United’s board is clearly hoping that Moyes develops, but there is an alternative: recruiting a more capable manager. Mourinho, for example, had achieved great success before leading a big project at Chelsea, while Brendon Rodgers took Swansea City into Europe, and Manuel Pelligrini has won several titles in South America.
Even in areas of supposed strength Moyes is behind. The Scot has a “war room” filled with scouting reports and white boards, but it was Klopp that plucked Kagawa from Japan’s second division for just €350,000. Unfortunately, the expensive acquisition of Juan Mata and Fellaini has not yet justified the investment.

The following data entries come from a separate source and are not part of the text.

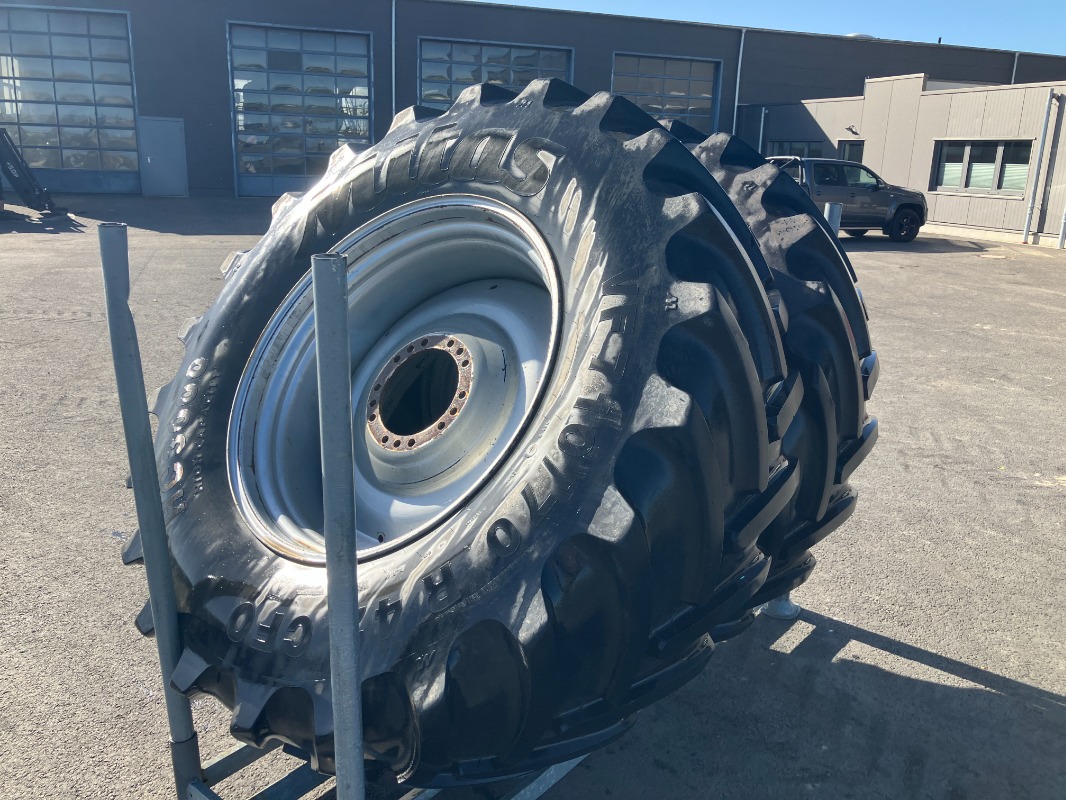 Mitas VF 710/70 R42 HC 3000 - Räder + Reifen + Felgen - Komplettradsatz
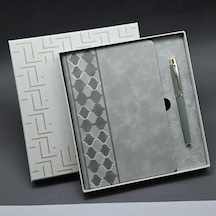 Şık Kutulu Defter Ve Metal Kalem Seti 21x15 Cm Çok Renkli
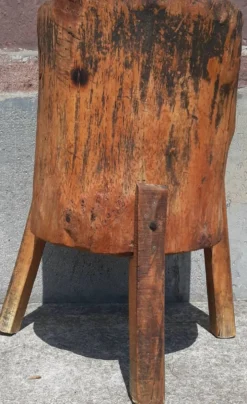 Table ou billot de boucher ancien tripode.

Moyes will have the money to impose his style upon the Reds this summer, but it is a philosophical transformation that is also unwise. For his system to work the Scot needs a target man and, given the rarity of top class players in that role, there is a nightmare scenario in which United boasts Andy Carroll wearing number nine next season!
Elsewhere there will be change if Moyes stays. The future of Mata is at stake, and Kagawa will be welcomed back heartily at Dortmund if Moyes pushes through a sale. Robin Van Persie does not readily fit into the current system, but will not be in demand given his wage, age and injury record that continues to burgeon. Rooney will be Moyes’ number 10 whatever happens – Adnan Januzaj and Mata face a permanent future shunted out wide.
There is a simple equation: either Moyes persists with the current approach, and risks alienating a plethora of talent, or he chooses to adapt. Should Moyes choose the latter the Scot will be changing his style for the first time a 15-year managerial career – in which case Moyes’ experience is irrelevant anyway. Either way, bringing in a new man becomes the prudent option.